The testing validation was completed through virtual simulation, basic function tests, subjective evaluations, and benchmarking tests. The results demonstrate the proposed system’s superior performance in key behavior detection, such as eye closure detection (confidence score of 1.000 vs. 0.674 for the competitor product), smoking detection (confidence score of 1.000 vs. 0.011 for the competitor product), and false positive rate control (phone call misrecognition rate of 0.016 vs. 0.805 for the competitor product), showcasing significant advantages over similar products. Based on simulated data, the enhanced detection capabilities are likely to reduce the risk of fatigue-related accidents, as the system enables more timely interventions, which could reduce incidents caused by driver fatigue. However, real-time processing demands substantial computational resources, including high-performance hardware such as GPUs or AI chips. The limitations in system resources may impact scalability and performance across different vehicle platforms. These limitations should be addressed in future work to optimize real-world applications.
Although this study establishes a robust foundation for standardized DFMS testing and performance optimization, the comprehensiveness of test scenarios is limited by the diversity of real-vehicle data collection samples. Most test subjects came from relatively homogeneous demographic groups, which may restrict the generalizability of the results; therefore, the reported algorithm model testing results should be interpreted primarily as engineering validation outcomes rather than evidence of demographic fairness or population-level robustness. Another limitation lies in the potential challenges of adapting the system across different vehicle types due to hardware variability and software integration requirements. Future research could focus on expanding system robustness with a prioritized approach. First, integrating multimodal sensors, such as heart rate monitors and steering wheel torque sensors, will improve the system’s ability to detect fatigue-related behaviors in diverse conditions. Second, addressing the challenge of extreme weather conditions, such as heavy rain, snow, and fog, will enhance the system’s reliability under adverse environmental factors. Third, broader demographic data collection and systematic validation across multiple vehicle categories will help address the limitations mentioned above, ensuring stronger adaptability and wider applicability. Additionally, the generalizability of the system to other vehicle types and operational domains should be explored. Collaborative efforts with OEMs (Original Equipment Manufacturers) and regulatory bodies will be crucial in establishing standardized guidelines, testing protocols, and performance benchmarks. Furthermore, aligning with evolving automotive safety standards beyond 2027, such as updates to C-NCAP, E-NCAP, and UNECE regulations, will ensure long-term compliance and industry adoption. Engaging in joint working groups with industry stakeholders can accelerate the standardization process and promote interoperability across markets.
In summary, the proposed testing framework and validation methods provide reusable theoretical foundations and practical guidance for advancing intelligent driving safety technologies.
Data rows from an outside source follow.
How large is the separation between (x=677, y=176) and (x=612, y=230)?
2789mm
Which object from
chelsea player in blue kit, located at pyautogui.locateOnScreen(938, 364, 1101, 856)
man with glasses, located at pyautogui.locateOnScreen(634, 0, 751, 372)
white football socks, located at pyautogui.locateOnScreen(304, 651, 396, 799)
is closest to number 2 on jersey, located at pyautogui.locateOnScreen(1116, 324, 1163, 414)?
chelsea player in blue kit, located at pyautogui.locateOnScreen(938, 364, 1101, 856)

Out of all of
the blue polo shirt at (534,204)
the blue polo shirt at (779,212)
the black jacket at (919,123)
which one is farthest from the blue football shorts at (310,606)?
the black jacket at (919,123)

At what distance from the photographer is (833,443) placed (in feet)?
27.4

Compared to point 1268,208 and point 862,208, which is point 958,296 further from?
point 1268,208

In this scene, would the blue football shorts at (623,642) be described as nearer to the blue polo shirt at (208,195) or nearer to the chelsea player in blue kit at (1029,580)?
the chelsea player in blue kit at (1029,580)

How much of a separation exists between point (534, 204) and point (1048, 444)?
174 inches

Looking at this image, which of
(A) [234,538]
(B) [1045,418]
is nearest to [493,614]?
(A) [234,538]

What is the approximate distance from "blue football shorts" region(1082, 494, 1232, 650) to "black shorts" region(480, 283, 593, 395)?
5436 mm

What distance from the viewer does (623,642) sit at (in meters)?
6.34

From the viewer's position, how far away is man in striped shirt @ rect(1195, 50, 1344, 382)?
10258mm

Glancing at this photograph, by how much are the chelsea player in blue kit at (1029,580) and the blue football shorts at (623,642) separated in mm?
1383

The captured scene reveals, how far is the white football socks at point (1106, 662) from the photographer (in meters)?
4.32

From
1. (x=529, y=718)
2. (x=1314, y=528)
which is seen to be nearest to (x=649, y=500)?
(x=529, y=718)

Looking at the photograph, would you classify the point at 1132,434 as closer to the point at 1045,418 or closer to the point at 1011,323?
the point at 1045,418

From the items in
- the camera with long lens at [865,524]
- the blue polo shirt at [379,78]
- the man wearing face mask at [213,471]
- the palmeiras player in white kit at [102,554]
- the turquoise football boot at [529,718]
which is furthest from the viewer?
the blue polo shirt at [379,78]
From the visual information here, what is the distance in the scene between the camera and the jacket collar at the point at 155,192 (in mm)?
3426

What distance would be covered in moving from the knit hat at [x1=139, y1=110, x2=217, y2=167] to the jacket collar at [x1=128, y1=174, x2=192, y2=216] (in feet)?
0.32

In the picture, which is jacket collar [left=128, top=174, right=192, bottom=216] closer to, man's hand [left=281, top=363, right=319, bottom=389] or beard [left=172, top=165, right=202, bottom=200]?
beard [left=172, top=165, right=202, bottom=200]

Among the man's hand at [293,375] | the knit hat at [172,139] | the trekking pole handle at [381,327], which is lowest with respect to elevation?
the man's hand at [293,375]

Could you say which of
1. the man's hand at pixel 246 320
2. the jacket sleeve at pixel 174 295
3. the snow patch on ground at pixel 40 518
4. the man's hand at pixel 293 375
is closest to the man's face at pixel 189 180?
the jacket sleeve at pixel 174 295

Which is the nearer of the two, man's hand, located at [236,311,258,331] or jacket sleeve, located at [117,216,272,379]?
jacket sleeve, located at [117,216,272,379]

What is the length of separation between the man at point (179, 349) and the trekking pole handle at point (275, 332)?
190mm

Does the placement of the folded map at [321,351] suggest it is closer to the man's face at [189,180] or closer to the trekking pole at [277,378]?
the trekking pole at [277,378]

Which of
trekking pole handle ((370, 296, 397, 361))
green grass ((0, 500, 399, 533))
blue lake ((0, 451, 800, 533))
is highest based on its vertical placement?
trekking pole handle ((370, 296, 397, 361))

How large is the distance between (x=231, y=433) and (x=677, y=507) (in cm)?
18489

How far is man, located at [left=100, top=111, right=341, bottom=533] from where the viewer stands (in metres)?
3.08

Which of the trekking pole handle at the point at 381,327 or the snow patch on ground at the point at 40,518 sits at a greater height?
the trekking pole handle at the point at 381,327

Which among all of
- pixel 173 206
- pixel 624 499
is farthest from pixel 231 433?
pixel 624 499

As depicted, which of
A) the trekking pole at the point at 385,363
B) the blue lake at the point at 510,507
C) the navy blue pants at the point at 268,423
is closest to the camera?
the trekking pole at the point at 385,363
The modular design and automated testing strategies are not only applicable to the development and optimization of DFMS, but also provide a reference for testing other intelligent driving assistance systems, holding significant academic value and broad application prospects. Moreover, the proposed framework provides practical guidance for industry adoption and regulatory compliance by aligning DFMS development with evolving international safety standards.